I tabù della nuova borghesia
L'altro elemento dal quale è impossibile prescindere nella struttura narrativa di una commedia,come abbiamo detto, è rappresentato dall'avvenimento imprevisto che, quasi sempre, diventa la causa scatenante di situazioni più o meno probabili. Nel caso di Se Dio vuole, questo è rappresentato da un nuovo tabù che, la neo borghesia, ossia quella cresciuta a colpi di sessantotto per cui l'apertura mentale e l'accettazione delle diversità sono un fiore all'occhiello, ammette con una certa resistenza. Così, pigiando un po' sul tasto dell'esagerazione e dell'estremismo, come è giusto che sia per la commedia, Falcone pone un interrogativo fondamentale: è peggio avere un figlio gay o un figlio prete?
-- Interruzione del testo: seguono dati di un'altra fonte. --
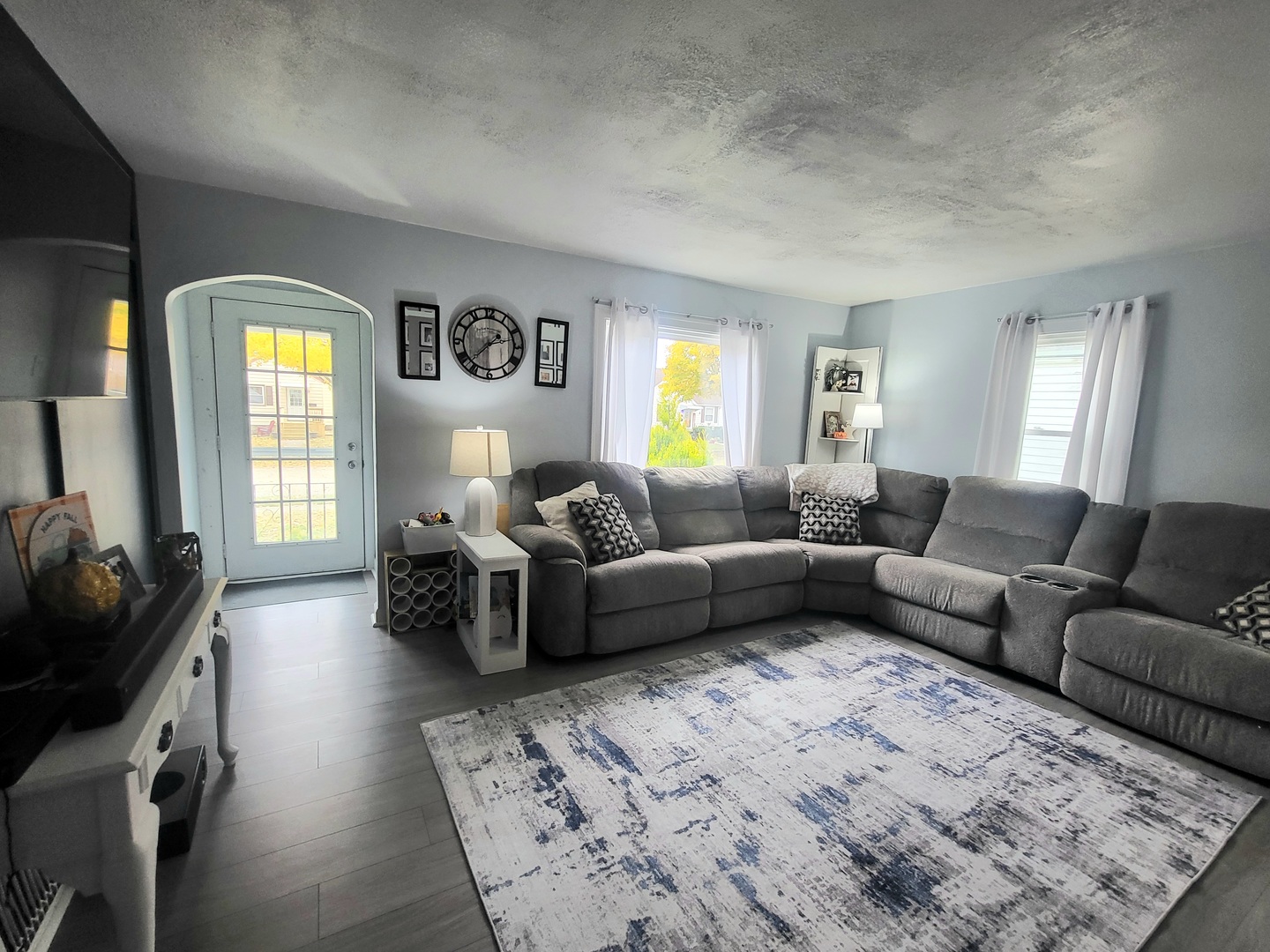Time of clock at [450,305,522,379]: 2:37
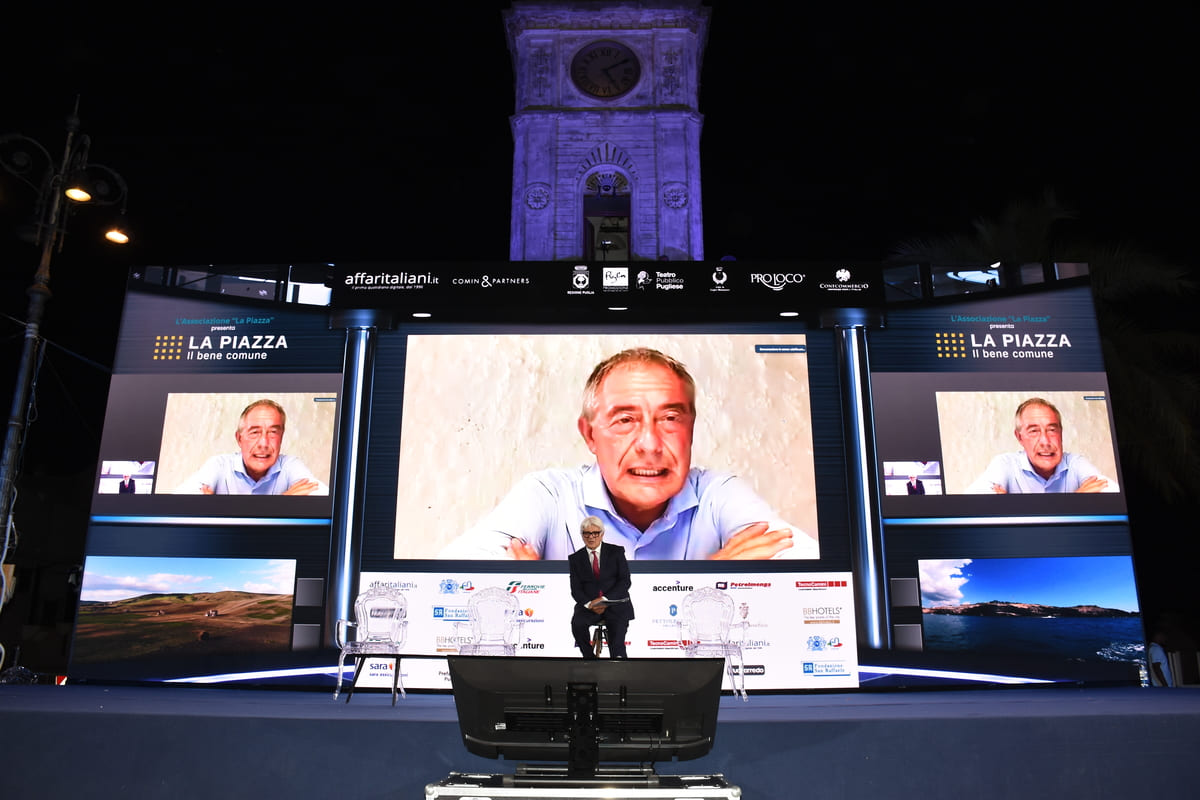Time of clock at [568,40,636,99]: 5:09
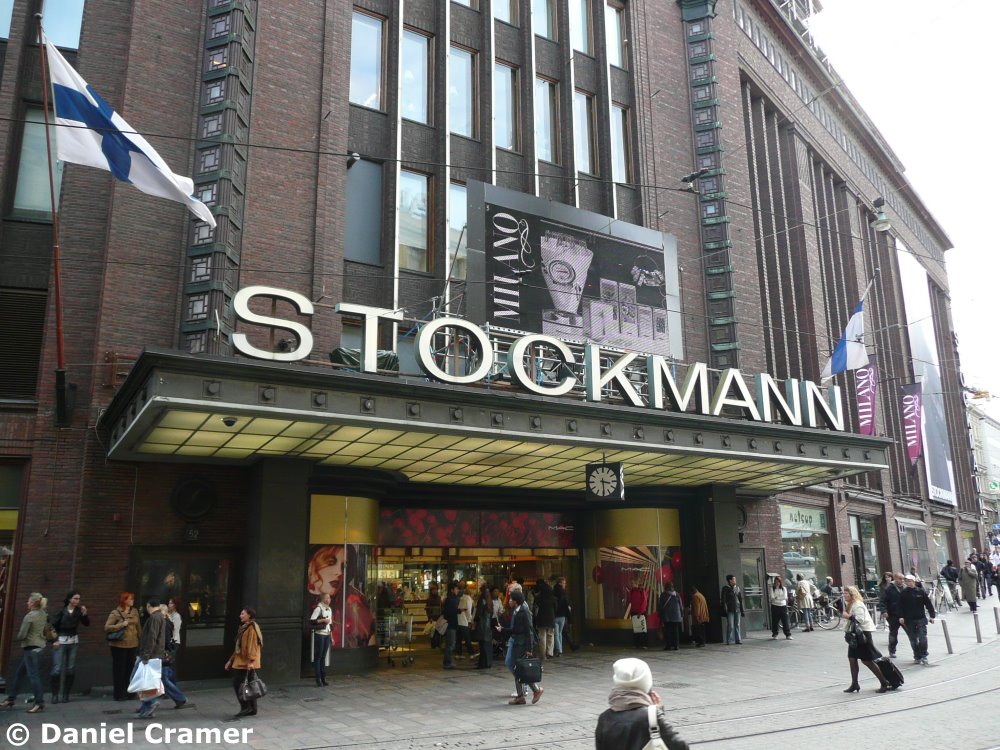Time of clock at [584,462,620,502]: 3:29
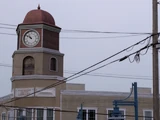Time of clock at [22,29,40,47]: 10:51
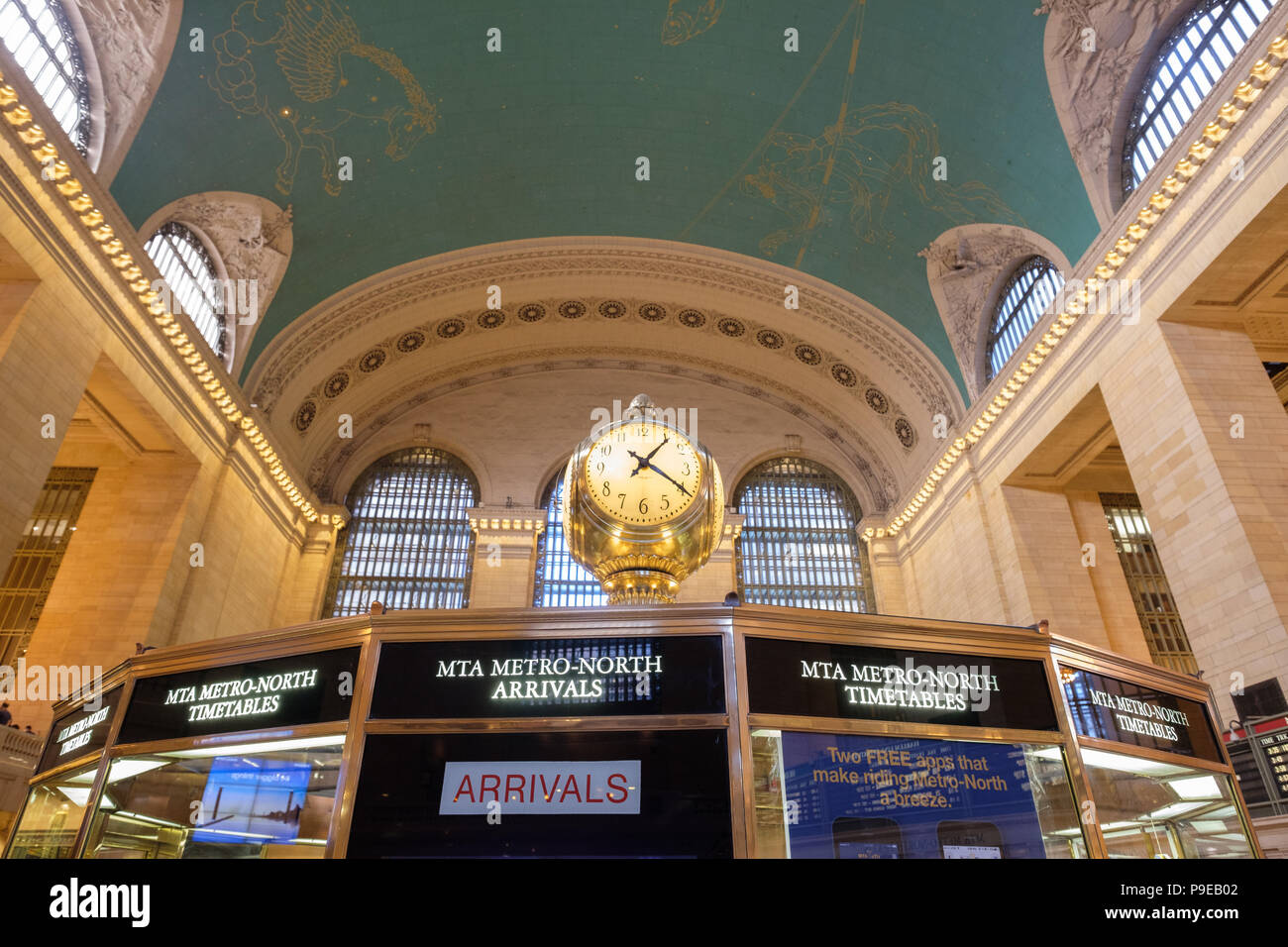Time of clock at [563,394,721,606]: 1:20
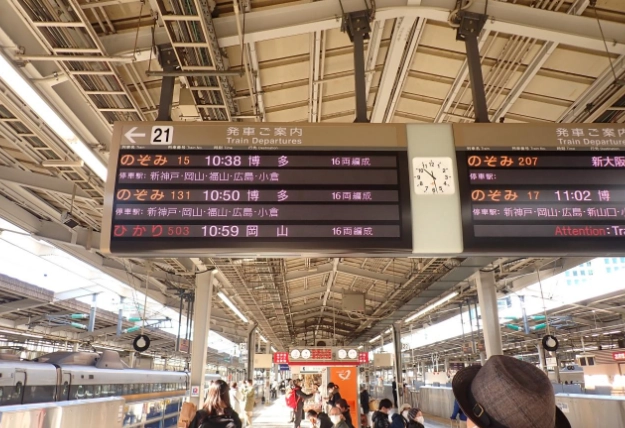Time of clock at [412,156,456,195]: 10:28
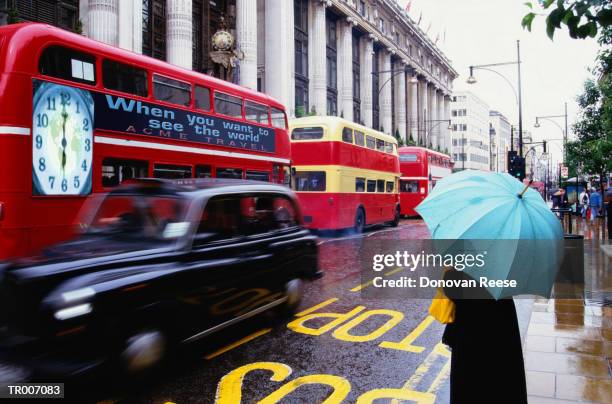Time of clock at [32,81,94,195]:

Ovviamente non si pretende una risposta, anche perché l'interrogativo è di per se assurdo.
Aiuta, però, a definire i tratti e i confini di un a classe "culturale" ben precisa che, pur se sostenuta da un'istruzione più che superiore e da carriere spesso altisonanti, in un modo o nell'altro trasforma vecchi schemi, ripresentandoli sotto forme più gradevoli. Così, in una società dove è ancora necessario definire il diritto di manifestare se stessi liberamente, l'omosessualità diventa un argomento politicamente corretto, mentre il nuovo tabù è rappresentato quasi inaspettatamente dalla religione. Bizzarrie di un paese che, nonostante il cambiare dei tempi non cambia se stesso? Anche questo è un quesito di una certa importanza cui Falcone e il suo film non vogliono certo rispondere. Piuttosto, riacquistando in parte la sua funzione di osservatore, il cinema e la commedia provano a farsi nuovamente specchio e parodia della realtà.